Why You Need to Slow Down if You See an Abandoned White Bike
You should probably take your foot off the gas if you see a white bicycle sitting alone, without a rider outside your window.
The white bicycles are known as "ghost bikes," and they represent a tragedy that happed along the road.
How Did Ghost Bikes Start?
According to GhostBikes.org, the first somber memorials involving white bikes popped up in St. Louis in 2003.
The Ghost Bike is placed near the crash site where a bicyclist was killed or hit on the street. The bike is typically locked to a street sign and accompanied with a sign that explains the significance of the memorial.
"For those who create and install the memorials, the death of a fellow bicyclist hits home," the website states. "We all travel the same unsafe streets and face the same risks; it could just as easily be any one of us."
GhostBikes.org has kept a comprehensive list of the white bicycle memorials from throughout the years.
While the website might be the unofficial record-keeper of Ghost Bikes, anyone can put one up in their community.

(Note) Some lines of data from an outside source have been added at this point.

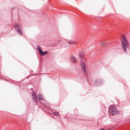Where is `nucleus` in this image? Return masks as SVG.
Instances as JSON below:
<instances>
[{"label":"nucleus","instance_id":"obj_1","mask_svg":"<svg viewBox=\"0 0 130 130\" xmlns=\"http://www.w3.org/2000/svg\"><path fill=\"white\" fill-rule=\"evenodd\" d=\"M122 41H121V43L122 50L123 51V52L126 53H127V50L126 48H128L129 46V45L127 42V38L124 35H122Z\"/></svg>","mask_w":130,"mask_h":130},{"label":"nucleus","instance_id":"obj_2","mask_svg":"<svg viewBox=\"0 0 130 130\" xmlns=\"http://www.w3.org/2000/svg\"><path fill=\"white\" fill-rule=\"evenodd\" d=\"M109 113L111 115H114L116 114V113H117V110L116 107H115L113 105H111V106H110Z\"/></svg>","mask_w":130,"mask_h":130},{"label":"nucleus","instance_id":"obj_3","mask_svg":"<svg viewBox=\"0 0 130 130\" xmlns=\"http://www.w3.org/2000/svg\"><path fill=\"white\" fill-rule=\"evenodd\" d=\"M14 27H15V29L18 32V33L20 35H22V31H21V26L20 24H18V23H15V25H14Z\"/></svg>","mask_w":130,"mask_h":130},{"label":"nucleus","instance_id":"obj_4","mask_svg":"<svg viewBox=\"0 0 130 130\" xmlns=\"http://www.w3.org/2000/svg\"><path fill=\"white\" fill-rule=\"evenodd\" d=\"M37 49H38V51H39L41 55H45L47 54V52H46V51L43 52L42 51V49L40 46H38V47H37Z\"/></svg>","mask_w":130,"mask_h":130},{"label":"nucleus","instance_id":"obj_5","mask_svg":"<svg viewBox=\"0 0 130 130\" xmlns=\"http://www.w3.org/2000/svg\"><path fill=\"white\" fill-rule=\"evenodd\" d=\"M81 66L82 69V70L83 71V73L84 74H86V67L85 64V62H84V61H81Z\"/></svg>","mask_w":130,"mask_h":130},{"label":"nucleus","instance_id":"obj_6","mask_svg":"<svg viewBox=\"0 0 130 130\" xmlns=\"http://www.w3.org/2000/svg\"><path fill=\"white\" fill-rule=\"evenodd\" d=\"M100 45L102 47H105L106 46H107V43L105 41H102L100 42Z\"/></svg>","mask_w":130,"mask_h":130},{"label":"nucleus","instance_id":"obj_7","mask_svg":"<svg viewBox=\"0 0 130 130\" xmlns=\"http://www.w3.org/2000/svg\"><path fill=\"white\" fill-rule=\"evenodd\" d=\"M84 54L85 53L84 52V51H82L80 52L79 54V57L81 59L84 58Z\"/></svg>","mask_w":130,"mask_h":130},{"label":"nucleus","instance_id":"obj_8","mask_svg":"<svg viewBox=\"0 0 130 130\" xmlns=\"http://www.w3.org/2000/svg\"><path fill=\"white\" fill-rule=\"evenodd\" d=\"M32 98L33 100H34L37 99V96L36 92H33L32 93Z\"/></svg>","mask_w":130,"mask_h":130},{"label":"nucleus","instance_id":"obj_9","mask_svg":"<svg viewBox=\"0 0 130 130\" xmlns=\"http://www.w3.org/2000/svg\"><path fill=\"white\" fill-rule=\"evenodd\" d=\"M71 61L73 63H76L77 62V59L75 58V57H71Z\"/></svg>","mask_w":130,"mask_h":130},{"label":"nucleus","instance_id":"obj_10","mask_svg":"<svg viewBox=\"0 0 130 130\" xmlns=\"http://www.w3.org/2000/svg\"><path fill=\"white\" fill-rule=\"evenodd\" d=\"M38 96L39 97L40 101H44V98L43 97L42 94H39V95H38Z\"/></svg>","mask_w":130,"mask_h":130},{"label":"nucleus","instance_id":"obj_11","mask_svg":"<svg viewBox=\"0 0 130 130\" xmlns=\"http://www.w3.org/2000/svg\"><path fill=\"white\" fill-rule=\"evenodd\" d=\"M69 44H70L71 45H75L77 44V43L75 41H70L69 42Z\"/></svg>","mask_w":130,"mask_h":130},{"label":"nucleus","instance_id":"obj_12","mask_svg":"<svg viewBox=\"0 0 130 130\" xmlns=\"http://www.w3.org/2000/svg\"><path fill=\"white\" fill-rule=\"evenodd\" d=\"M53 114L57 116H59L60 115L59 113L57 112H54Z\"/></svg>","mask_w":130,"mask_h":130},{"label":"nucleus","instance_id":"obj_13","mask_svg":"<svg viewBox=\"0 0 130 130\" xmlns=\"http://www.w3.org/2000/svg\"><path fill=\"white\" fill-rule=\"evenodd\" d=\"M100 130H105V129H103V128H101V129H100Z\"/></svg>","mask_w":130,"mask_h":130}]
</instances>
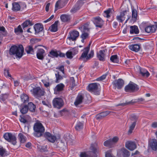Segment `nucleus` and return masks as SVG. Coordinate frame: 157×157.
I'll use <instances>...</instances> for the list:
<instances>
[{
    "label": "nucleus",
    "mask_w": 157,
    "mask_h": 157,
    "mask_svg": "<svg viewBox=\"0 0 157 157\" xmlns=\"http://www.w3.org/2000/svg\"><path fill=\"white\" fill-rule=\"evenodd\" d=\"M70 36L68 37V39L72 41H75L78 37L79 33L78 31H74L72 32H70Z\"/></svg>",
    "instance_id": "nucleus-16"
},
{
    "label": "nucleus",
    "mask_w": 157,
    "mask_h": 157,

How Can To Get Involved Making Ghost Bikes
In New York City, groups have organized Ghost Bike Work Days.
The Street Memorial Project was started in NYC in 2007 to bring together all people creating Ghost Bikes in the city with those who also install pedestrian memorials.
Volunteers from the group organize rides and work together on Ghost Bike memorials.
For those wanting to take on a solo Ghost Bike project, Wiki How has a tutorial on how to properly disassemble and paint a bicycle
Bicycling.com recommends using bikes that are no longer operable if you are thinking of adding a memorial in your city.
To date, Ghost Bikes have appeared in more than 220 cities around the world.